PASSAGE:
◇ ◇ ◇ ◇ ◇ ◇ ◇
My youngest brother said, referring to plant poison, "I'm sure you'll write about it in your blog ..." and so the pressure's on!
But first ... have you thought about that Altoids tin with quarters in it? I haven't. I quit thinking about it as soon as I discovered that it was gone ...
Today I tried to help a little girl quit being afraid of dogs. Benji -- a fifteen-pound, black-and-white, cute-as-can-be mutt of some sort, with whom I am completely in love -- and I were walking around Gulfport. We didn't mean to. We meant to mail the landlady's lease to her in Atlanta, which we did, and then we meant to go into Small Adventures, a little bookstore, which we didn't. Instead, we walked up their wooden ramp but then bypassed the door. We went down the back steps and into the back alley of a bunch of businesses.
Benji, never a scavenger, was particularly interested in a big square black dumpster that announced (in a booming voice) that it was for discarded cooking oil only, and that it was private property. I was so busy gazing at it and wondering why, for instance, it would be square. I connect liquids with roundness -- like milk tanks in the barn and milk tankers on the road, like gasoline trucks, like grape juice, like cement trucks ... or am I going too far with the liquid thing? Yes. Surely I am.
◇ ◇ ◇ ◇ ◇ ◇ ◇
WORK INSTRUCTION A: Reproduce the part of the blog post between "Today I tried" and "bunch of businesses.", inclusive.
WORK INSTRUCTION B: In the blog post, what examples does the writer give when connecting liquids with roundness? List all of them.
The data that comes next is separate from the blog post.

INFORMATION PROVIDED:
◇ ◇ ◇ ◇ ◇ ◇ ◇
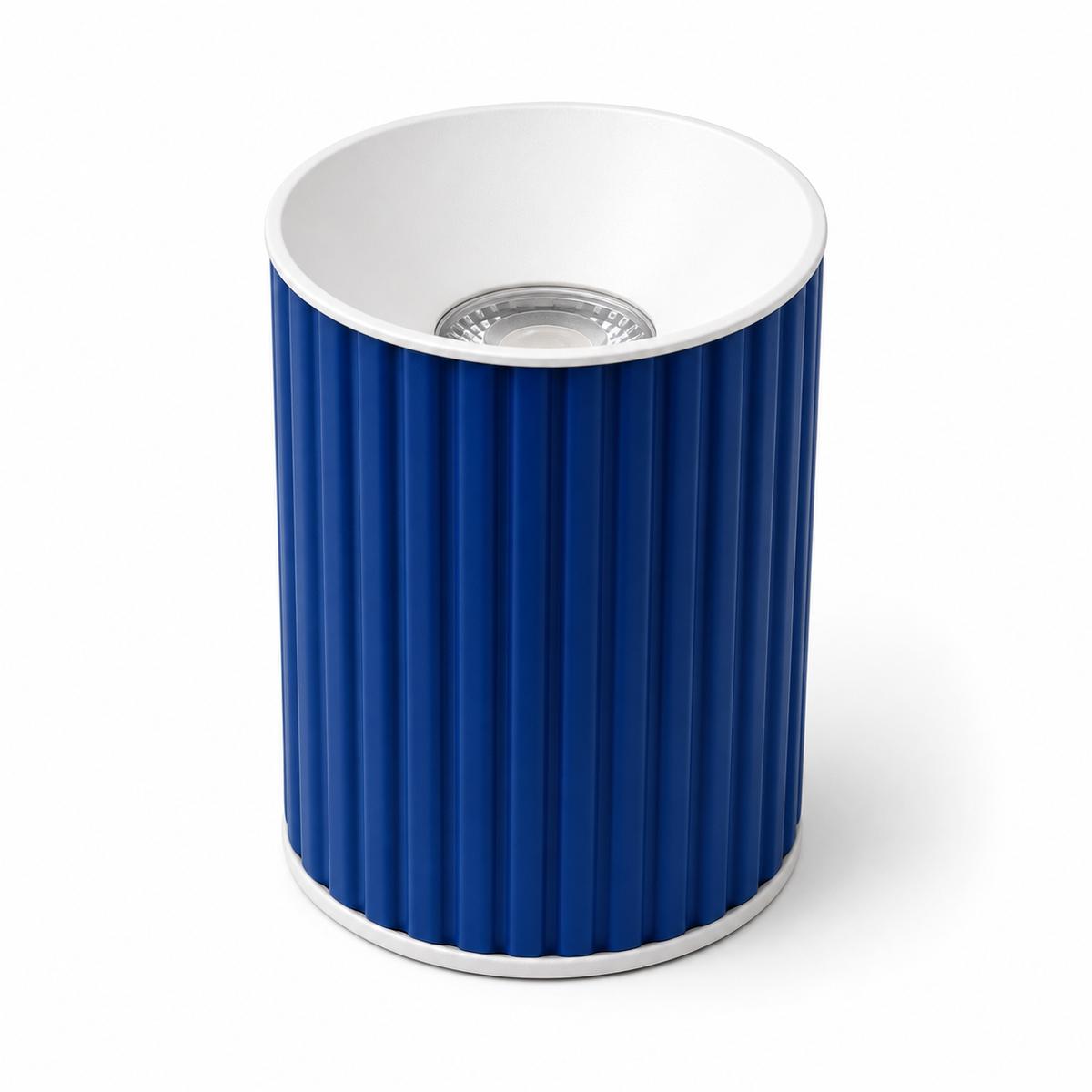 JINK Beam KK Straight — Cobalt Blue / White Reflector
◇ ◇ ◇ ◇ ◇ ◇ ◇
RESPONSE A:
Today I tried to help a little girl quit being afraid of dogs. Benji -- a fifteen-pound, black-and-white, cute-as-can-be mutt of some sort, with whom I am completely in love -- and I were walking around Gulfport. We didn't mean to. We meant to mail the landlady's lease to her in Atlanta, which we did, and then we meant to go into Small Adventures, a little bookstore, which we didn't. Instead, we walked up their wooden ramp but then bypassed the door. We went down the back steps and into the back alley of a bunch of businesses.

RESPONSE B:
- milk tanks in the barn
- milk tankers on the road
- gasoline trucks
- grape juice
- cement trucks